### Given material
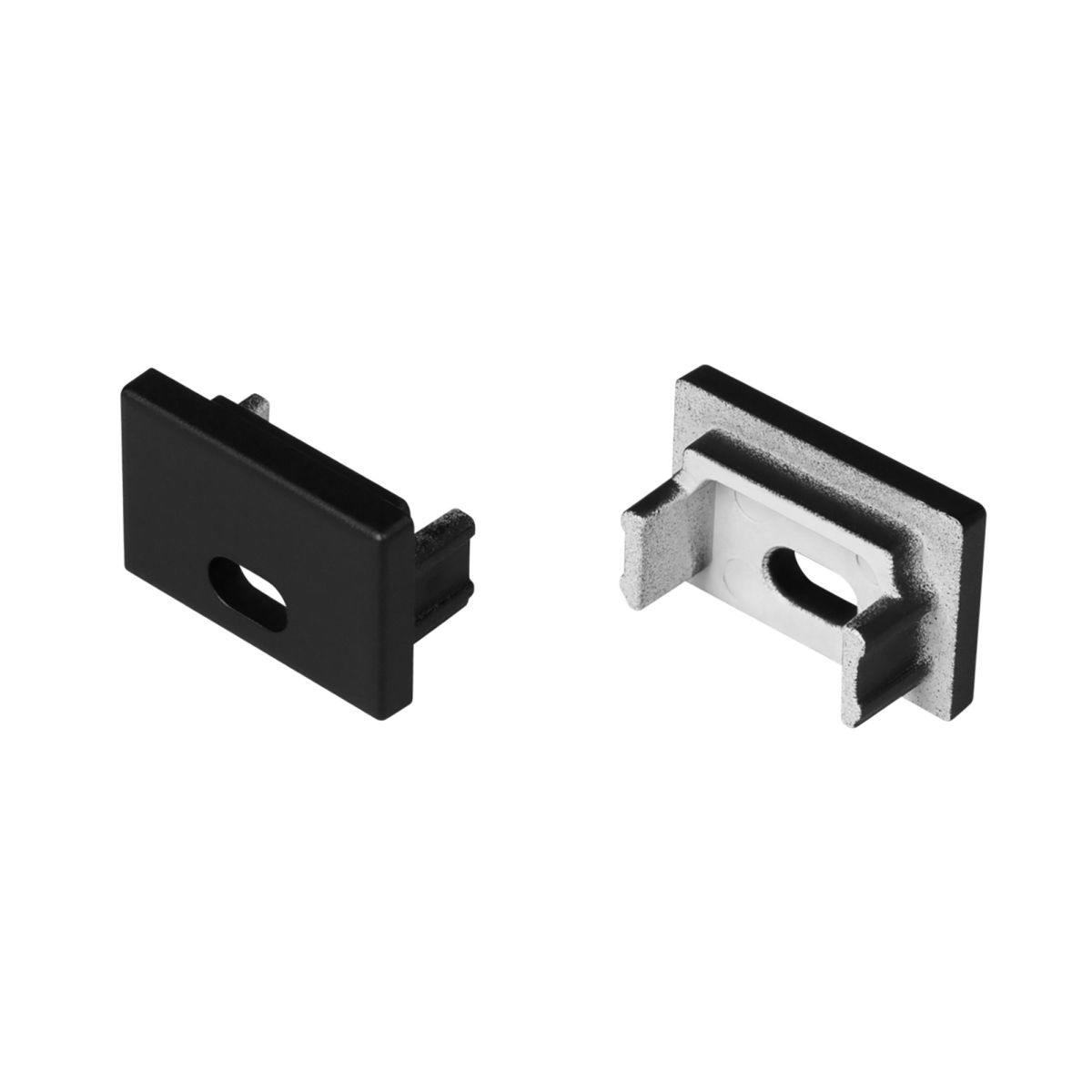 Заглушка Arlight SL-SLIM15-H10 BLACK с отверстием 058492 в Санкт-Петербурге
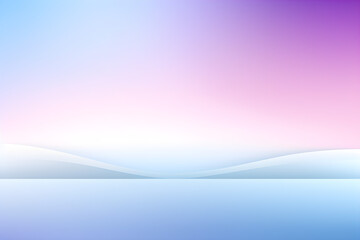 Purple, light blue and light pink gradient abstract background for presentation. banner, cover, poster design, Generative AI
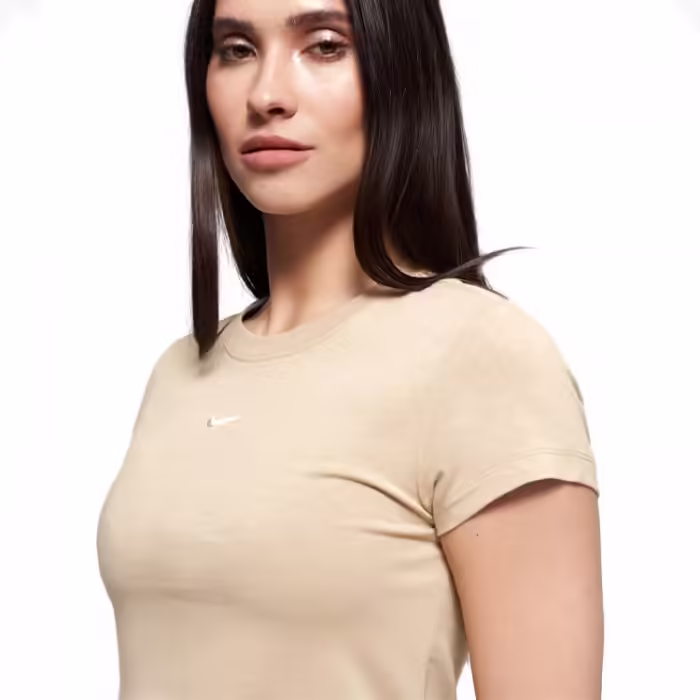 Футболка Nike Chill Knit Коричневый M - 4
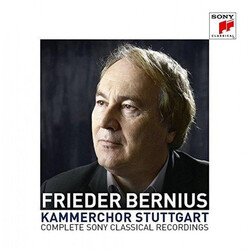 Frieder Bernius / Kammerchor Stuttgart Complete Sony Classical Recordings CD Box Set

### Work required
Every line of the data above is to be repeated exactly; the images are to be left out.

### Completed task
 Заглушка Arlight SL-SLIM15-H10 BLACK с отверстием 058492 в Санкт-Петербурге
 Purple, light blue and light pink gradient abstract background for presentation. banner, cover, poster design, Generative AI
 Футболка Nike Chill Knit Коричневый M - 4
 Frieder Bernius / Kammerchor Stuttgart Complete Sony Classical Recordings CD Box Set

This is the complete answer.